- _Text provided_
• • • • • • •

Before conducting the survey and to refine its instrument, a pilot study was carried out with 100 B.A. students, enrolled in a university compulsory course entitled Art of Writing and Expression. After making necessary adjustments, we reviewed the validity of the survey instrument.

To determine content validity, we identified three professors with expert knowledge in Arabic naħū ‘syntax’ and asked them to review the survey instrument and rate the appropriateness of the phrase breaks in the passage. Using a 3-point scale, the referees independently rated each blank as essential, desirable but not essential, or not needed. The content validity index (CVI) was calculated based on the proportion of items rated ‘essential’ or ‘desirable’ by all three referees. Our CVI was 0.88, which indicates good content validity.

In order to establish the construct validity of the survey instrument, we conducted a thorough examination of the instrument’s ability to accurately capture the rules of punctuation that are applicable to sentence terminals. To this end, we sought the expertise of a panel of three foreign language professors, who were asked to evaluate it’s face validity, specifically in regards to its ability to effectively measure participants’ understanding of punctuation rules and ensure clarity of sentence meaning. Based on their feedback, we refined the survey instrument by eliminating any ambiguities and enhancing its presentation. We then asked the professors to independently punctuate the provided passage by selecting one option from a pull-down menu in each blank at the end of a phrase chunk, where ‘nil’ represented no punctuation mark, ‘com’ a comma, and ‘per’ represented a period (full stop).

• • • • • • •

- _Entries shown_
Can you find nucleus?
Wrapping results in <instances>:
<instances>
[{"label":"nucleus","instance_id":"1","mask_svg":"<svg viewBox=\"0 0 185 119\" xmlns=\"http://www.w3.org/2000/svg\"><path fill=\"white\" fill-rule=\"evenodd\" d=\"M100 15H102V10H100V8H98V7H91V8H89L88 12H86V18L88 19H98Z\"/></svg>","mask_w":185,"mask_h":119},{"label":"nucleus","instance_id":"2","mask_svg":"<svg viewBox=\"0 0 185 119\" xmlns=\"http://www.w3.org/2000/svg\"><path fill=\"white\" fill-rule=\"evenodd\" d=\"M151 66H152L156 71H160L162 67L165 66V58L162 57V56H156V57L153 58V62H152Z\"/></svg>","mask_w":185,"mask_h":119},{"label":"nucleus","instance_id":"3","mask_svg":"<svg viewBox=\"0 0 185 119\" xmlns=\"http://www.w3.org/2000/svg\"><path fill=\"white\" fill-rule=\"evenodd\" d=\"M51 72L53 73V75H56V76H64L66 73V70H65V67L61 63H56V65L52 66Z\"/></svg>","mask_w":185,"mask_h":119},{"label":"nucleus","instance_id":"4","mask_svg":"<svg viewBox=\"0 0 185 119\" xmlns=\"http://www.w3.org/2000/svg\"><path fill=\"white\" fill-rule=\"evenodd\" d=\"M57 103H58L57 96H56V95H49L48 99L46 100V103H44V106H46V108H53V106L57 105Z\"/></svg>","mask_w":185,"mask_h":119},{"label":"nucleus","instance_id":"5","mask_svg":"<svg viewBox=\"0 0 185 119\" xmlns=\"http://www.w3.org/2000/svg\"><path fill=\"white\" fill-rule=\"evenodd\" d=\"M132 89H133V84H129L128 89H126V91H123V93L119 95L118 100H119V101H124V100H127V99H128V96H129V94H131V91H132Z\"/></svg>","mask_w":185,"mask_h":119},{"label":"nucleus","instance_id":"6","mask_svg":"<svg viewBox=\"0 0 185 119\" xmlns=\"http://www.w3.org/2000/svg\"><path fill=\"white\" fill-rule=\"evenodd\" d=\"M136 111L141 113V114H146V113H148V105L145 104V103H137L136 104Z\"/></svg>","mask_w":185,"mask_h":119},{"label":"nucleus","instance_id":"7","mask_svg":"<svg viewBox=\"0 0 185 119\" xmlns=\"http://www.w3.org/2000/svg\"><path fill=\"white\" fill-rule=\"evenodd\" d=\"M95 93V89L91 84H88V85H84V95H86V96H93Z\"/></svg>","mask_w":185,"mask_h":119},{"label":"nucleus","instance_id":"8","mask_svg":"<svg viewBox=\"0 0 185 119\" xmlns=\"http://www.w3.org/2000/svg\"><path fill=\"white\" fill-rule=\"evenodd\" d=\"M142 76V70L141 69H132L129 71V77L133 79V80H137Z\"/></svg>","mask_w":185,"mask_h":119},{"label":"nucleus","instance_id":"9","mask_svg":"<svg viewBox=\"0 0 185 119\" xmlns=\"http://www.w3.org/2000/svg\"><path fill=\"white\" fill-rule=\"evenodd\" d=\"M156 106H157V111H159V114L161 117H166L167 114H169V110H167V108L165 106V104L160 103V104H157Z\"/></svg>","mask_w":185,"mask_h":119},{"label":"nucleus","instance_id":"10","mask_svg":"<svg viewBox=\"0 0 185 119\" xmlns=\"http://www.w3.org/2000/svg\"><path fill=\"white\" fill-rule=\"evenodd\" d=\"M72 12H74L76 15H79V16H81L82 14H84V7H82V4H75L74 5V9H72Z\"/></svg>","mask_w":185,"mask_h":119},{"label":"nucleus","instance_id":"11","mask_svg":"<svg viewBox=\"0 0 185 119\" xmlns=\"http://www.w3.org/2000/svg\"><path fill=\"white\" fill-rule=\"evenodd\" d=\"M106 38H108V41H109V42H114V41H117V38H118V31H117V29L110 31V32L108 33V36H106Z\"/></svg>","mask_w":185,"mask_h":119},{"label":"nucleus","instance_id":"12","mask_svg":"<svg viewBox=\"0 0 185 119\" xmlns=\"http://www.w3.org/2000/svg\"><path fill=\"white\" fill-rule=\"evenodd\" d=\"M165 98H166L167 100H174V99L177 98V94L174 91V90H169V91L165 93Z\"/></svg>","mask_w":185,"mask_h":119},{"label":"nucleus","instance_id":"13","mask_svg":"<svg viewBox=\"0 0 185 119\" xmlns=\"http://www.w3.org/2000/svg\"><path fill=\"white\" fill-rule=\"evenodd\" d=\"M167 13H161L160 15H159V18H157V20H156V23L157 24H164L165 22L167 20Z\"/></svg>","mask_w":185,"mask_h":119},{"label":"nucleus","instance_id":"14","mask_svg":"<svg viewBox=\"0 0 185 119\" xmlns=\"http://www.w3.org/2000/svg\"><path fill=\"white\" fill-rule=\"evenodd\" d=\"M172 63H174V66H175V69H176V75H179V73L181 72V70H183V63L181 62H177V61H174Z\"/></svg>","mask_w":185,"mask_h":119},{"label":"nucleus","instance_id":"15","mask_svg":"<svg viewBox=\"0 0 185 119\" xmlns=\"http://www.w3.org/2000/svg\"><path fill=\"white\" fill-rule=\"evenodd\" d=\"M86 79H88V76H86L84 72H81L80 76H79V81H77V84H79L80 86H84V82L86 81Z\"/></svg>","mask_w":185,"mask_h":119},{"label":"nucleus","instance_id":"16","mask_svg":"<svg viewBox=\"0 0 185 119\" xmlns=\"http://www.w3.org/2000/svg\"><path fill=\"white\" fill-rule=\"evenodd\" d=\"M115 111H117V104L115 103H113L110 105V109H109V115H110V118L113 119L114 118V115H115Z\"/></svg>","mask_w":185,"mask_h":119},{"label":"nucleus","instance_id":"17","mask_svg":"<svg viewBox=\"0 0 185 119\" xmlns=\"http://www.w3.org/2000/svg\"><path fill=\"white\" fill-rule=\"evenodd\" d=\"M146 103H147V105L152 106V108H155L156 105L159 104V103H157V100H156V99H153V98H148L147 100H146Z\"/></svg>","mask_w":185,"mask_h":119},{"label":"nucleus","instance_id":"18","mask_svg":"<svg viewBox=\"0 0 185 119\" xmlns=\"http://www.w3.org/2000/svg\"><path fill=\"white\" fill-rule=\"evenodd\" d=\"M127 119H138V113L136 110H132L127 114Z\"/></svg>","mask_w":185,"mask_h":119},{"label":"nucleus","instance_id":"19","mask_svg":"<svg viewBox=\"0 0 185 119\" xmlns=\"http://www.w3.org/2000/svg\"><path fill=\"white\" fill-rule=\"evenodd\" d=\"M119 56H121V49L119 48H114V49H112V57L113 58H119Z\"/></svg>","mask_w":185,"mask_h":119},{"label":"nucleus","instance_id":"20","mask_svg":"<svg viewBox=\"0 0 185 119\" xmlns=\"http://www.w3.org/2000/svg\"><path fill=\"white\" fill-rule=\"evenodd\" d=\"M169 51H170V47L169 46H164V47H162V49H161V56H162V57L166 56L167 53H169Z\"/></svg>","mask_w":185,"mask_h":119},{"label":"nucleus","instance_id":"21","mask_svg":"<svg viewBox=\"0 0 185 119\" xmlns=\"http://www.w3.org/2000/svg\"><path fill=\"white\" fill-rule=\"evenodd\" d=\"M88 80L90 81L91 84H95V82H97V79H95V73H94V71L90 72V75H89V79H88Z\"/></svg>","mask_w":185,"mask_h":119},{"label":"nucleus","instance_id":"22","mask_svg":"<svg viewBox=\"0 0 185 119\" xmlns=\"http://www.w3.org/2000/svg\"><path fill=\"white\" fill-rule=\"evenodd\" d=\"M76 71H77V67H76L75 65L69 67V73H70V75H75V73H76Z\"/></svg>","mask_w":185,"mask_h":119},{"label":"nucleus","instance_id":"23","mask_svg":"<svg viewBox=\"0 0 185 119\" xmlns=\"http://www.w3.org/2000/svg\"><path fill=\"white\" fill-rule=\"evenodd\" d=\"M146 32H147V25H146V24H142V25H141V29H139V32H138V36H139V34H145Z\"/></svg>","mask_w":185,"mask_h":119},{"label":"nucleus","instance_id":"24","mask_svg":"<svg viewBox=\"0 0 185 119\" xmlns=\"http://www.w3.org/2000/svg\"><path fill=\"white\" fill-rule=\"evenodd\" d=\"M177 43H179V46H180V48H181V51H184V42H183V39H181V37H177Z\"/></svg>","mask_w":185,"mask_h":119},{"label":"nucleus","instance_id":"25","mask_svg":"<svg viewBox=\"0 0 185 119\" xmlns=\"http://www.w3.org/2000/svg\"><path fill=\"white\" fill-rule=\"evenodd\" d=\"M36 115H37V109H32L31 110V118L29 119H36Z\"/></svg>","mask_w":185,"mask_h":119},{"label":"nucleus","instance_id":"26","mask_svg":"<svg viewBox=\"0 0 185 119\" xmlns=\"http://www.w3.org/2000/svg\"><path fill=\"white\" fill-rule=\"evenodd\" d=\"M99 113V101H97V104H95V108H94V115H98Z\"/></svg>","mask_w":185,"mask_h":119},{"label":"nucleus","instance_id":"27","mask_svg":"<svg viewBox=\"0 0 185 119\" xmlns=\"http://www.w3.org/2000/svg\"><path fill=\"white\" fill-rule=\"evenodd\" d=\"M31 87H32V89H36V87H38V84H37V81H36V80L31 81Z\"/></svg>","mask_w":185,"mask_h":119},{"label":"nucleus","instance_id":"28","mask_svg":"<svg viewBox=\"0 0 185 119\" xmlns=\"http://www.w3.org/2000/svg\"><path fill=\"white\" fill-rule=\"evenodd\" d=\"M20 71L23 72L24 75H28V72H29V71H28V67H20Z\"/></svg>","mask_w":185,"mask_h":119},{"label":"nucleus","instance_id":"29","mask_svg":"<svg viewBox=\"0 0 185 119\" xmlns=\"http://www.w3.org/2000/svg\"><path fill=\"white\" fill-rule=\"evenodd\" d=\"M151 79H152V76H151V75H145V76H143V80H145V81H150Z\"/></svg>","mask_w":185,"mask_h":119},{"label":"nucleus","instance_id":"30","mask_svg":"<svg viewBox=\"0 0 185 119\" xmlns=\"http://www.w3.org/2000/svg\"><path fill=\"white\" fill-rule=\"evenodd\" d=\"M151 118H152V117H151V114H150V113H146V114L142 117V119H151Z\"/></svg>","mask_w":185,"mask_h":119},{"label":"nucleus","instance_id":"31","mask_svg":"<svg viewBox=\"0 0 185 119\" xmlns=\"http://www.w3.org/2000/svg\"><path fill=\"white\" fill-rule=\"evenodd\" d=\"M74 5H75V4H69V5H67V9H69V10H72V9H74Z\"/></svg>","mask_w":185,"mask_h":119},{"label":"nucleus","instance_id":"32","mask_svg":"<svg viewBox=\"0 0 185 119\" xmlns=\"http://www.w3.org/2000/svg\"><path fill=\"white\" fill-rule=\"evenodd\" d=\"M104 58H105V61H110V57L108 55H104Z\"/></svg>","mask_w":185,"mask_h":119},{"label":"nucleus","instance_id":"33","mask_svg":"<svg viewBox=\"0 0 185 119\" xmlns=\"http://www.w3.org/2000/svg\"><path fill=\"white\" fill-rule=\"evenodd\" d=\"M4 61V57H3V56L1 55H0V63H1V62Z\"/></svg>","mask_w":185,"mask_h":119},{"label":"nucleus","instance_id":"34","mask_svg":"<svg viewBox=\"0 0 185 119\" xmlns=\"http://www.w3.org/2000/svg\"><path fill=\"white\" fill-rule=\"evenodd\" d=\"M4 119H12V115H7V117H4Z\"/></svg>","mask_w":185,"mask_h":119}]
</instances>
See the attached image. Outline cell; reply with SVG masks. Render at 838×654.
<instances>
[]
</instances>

• • • • • • •

- _Task set_
• A. Rewrite the survey validity text, everything from "Before conducting the" down to "good content validity.", swapping "referees" for "reviewers".
• B. Write the next part of the survey validity text, picking up right after its last sentence.
You won't need the records for anything here.

- _Response list_
• A.
Before conducting the survey and to refine its instrument, a pilot study was carried out with 100 B.A. students, enrolled in a university compulsory course entitled Art of Writing and Expression. After making necessary adjustments, we reviewed the validity of the survey instrument.

To determine content validity, we identified three professors with expert knowledge in Arabic naħū ‘syntax’ and asked them to review the survey instrument and rate the appropriateness of the phrase breaks in the passage. Using a 3-point scale, the reviewers independently rated each blank as essential, desirable but not essential, or not needed. The content validity index (CVI) was calculated based on the proportion of items rated ‘essential’ or ‘desirable’ by all three reviewers. Our CVI was 0.88, which indicates good content validity.

• B.
The inter-rater agreement among the three professors evaluating 53 text chunks was measured using Fleiss’ Kappa. This statistic was chosen for the assessment of agreement between the three jurors and subsequently between the punctuation survey respondents. Our choice of Fleiss’ Kappa was based on three reasons: (a) the number of raters (three jurors in one case and 93 respondents in the other), (b) the categorical nature of the analyzed data (punctuation marks), and (c) Fleiss’ Kappa’s robustness against chance agreement. We found it more suitable than Cohen’s Kappa, which is limited to two raters and nominal variables and does not adjust for chance agreement, and it is less demanding in terms of calculation than Krippendorff’s Alpha, which is more complex and less familiar.

The analysis revealed a high level of agreement among the jurors, with a kappa value of 0.789 (95% CI, .633-.944), and a statistically significant p-value of less than .0005. These results suggest that our punctuation passage is a reliable tool for evaluating the proficiency of Arabic experts’ punctuation practice.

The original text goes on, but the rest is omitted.